How to train a binary classifier

A binary classifier sorts items into two groups, based off item attributes.

To get started, prepare a single table with one item per row, and columns as attributes.

Then find the button on the Models page, and follow along below to train an initial model.

Train a New Binary Classifier

Start here

There's a button like this on the Models page. That's the one you want.

Model name

Give your creation a name



Don't worry, you can change it later.

Connection

The name of the connection you set up earlier



This is where the training job will go for data.

Table

The table with training data



Write schema.table here to specify a schema.

Make sure the user specified by the connection has permission to run a SELECT on the table.

Filter

SQL expression used to filter down items



All rows that evaluate to true will be used to build the model.

This is a great place to specify (for example) a date range, to get a repeatable set of items even as the table grows.

Test set

SQL expression specifying if an item is in the test set



This will be used to split items into two groups, one for training the model, and one for evaluating (or "testing") the model. All rows that evaluate to true will be used in the test set.

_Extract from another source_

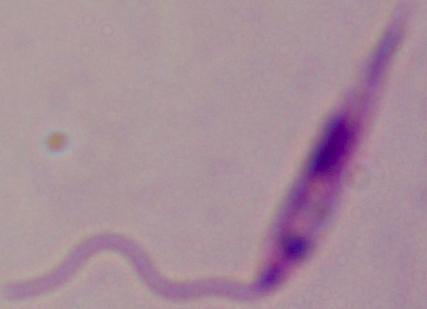
modality = micrograph
identification = Leishmania
magnification = 1000x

A larger training set will generally yield better models, while a larger test set will give a more-accurate measure of model accuracy, to a point. When in doubt, start with a 50/50 split.

Response

Column name (or SQL expression) for the item attribute the model should predict

This should be valued 0 and 1, or true and false.

Item id

Column name (or SQL expression) uniquely identifying the item



You'll use this later to inspect predictions for specific items.

Predictors

Column names (or SQL expressions) of item attributes to use when making a prediction

One predictor per line. There are two kinds here:

1. Numeric predictors

Real-valued attributes with many possible values, and real-valued attributes where nearby values are related


The model will make use of the distance between attribute values.

2. Categorical predictors

All other attributes


The model will learn separately for each attribute value.

Train

Start the training job



Your model will be ready in a couple of minutes.